DOCUMENT EXTRACT:
□ □ □ □

These ideas which Sam was presenting were getting traction with my symptoms right away. I felt better. My mind was clearer. I was leaning in to spending time with God again without fear of “losing it”. I was/am rediscovering joy.

Joy is all about attachment (to God and one another). Anger, Fear, Shame, Sadness, Disgust, Overwhelmedness are all part of life on a fallen planet. They are inescapable. BUT they are not our default condition and when they sow up, we can return to joy from them…if we know what Joy is, if we understand that it’s ok to return to joy and if we know the practices that achieve it.

The foundation of all this is neurobiology. Research shows that our ability to access joy is largely a right brain affair (supported by the left brain for sure, but joy kind of “originates” in the right). The right brain is the first stop for information as it comes in from the world through our senses. 6 times/second it is processing the sensations, the sights , sounds, smells of the world, the context in which we are living, and then other parts of the brain compare that information with the stories and the meanings we have collected. It tries to make sense of what we’re feeling compared to what we believe about the world, what we’ve been taught and what is expected of us by the others around us; what is considered “good” or “normal” behavior.

□ □ □ □

REQUIREMENT:
Answer these from the passage on joy.
(a) What does the passage say joy is all about?
(b) Which side of the brain does joy mostly come from?
(c) How many times a second does that side of the brain process sensations?
The rows that come next aren't needed for anything here.

□ □ □ □

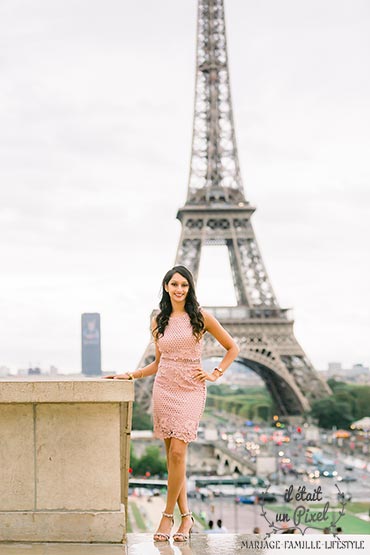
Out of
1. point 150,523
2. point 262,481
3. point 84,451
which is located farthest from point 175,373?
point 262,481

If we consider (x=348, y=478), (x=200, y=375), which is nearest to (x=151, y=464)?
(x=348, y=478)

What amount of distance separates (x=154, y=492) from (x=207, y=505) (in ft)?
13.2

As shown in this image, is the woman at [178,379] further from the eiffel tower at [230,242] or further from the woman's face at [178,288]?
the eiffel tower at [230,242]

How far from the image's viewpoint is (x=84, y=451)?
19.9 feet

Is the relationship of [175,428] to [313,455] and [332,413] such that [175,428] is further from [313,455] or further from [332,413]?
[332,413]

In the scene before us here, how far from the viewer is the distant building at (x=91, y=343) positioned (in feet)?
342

□ □ □ □

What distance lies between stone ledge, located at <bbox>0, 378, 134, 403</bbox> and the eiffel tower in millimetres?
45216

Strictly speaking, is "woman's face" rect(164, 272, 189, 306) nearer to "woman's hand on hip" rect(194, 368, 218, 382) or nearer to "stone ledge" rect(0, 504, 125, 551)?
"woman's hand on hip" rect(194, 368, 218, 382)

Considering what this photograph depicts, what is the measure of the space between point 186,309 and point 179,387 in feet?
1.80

□ □ □ □

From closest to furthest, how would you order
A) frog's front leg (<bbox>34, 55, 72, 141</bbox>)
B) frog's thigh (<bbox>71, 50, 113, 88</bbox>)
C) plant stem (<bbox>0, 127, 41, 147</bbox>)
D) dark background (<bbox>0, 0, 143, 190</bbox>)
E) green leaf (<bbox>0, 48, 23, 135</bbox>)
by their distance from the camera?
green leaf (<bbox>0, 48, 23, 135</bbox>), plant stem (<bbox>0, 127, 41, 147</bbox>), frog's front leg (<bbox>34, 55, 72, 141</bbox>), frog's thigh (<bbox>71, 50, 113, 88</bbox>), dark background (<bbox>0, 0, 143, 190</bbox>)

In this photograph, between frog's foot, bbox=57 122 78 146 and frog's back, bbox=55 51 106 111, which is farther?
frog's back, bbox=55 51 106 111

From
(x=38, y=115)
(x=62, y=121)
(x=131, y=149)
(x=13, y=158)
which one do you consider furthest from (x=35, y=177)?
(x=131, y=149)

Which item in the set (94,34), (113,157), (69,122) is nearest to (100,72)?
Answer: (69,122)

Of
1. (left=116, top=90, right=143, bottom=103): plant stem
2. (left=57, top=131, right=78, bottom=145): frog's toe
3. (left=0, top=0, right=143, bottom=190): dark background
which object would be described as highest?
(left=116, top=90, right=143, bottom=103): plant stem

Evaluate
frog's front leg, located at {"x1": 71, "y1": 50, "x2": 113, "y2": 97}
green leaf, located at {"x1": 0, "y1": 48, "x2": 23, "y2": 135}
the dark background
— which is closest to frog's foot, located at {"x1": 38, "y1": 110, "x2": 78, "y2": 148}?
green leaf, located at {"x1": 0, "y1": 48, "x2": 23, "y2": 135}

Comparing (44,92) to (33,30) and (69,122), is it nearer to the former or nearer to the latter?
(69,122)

□ □ □ □

TASK RESPONSE:
(a) Attachment, to God and to one another.
(b) The right brain.
(c) Six times a second.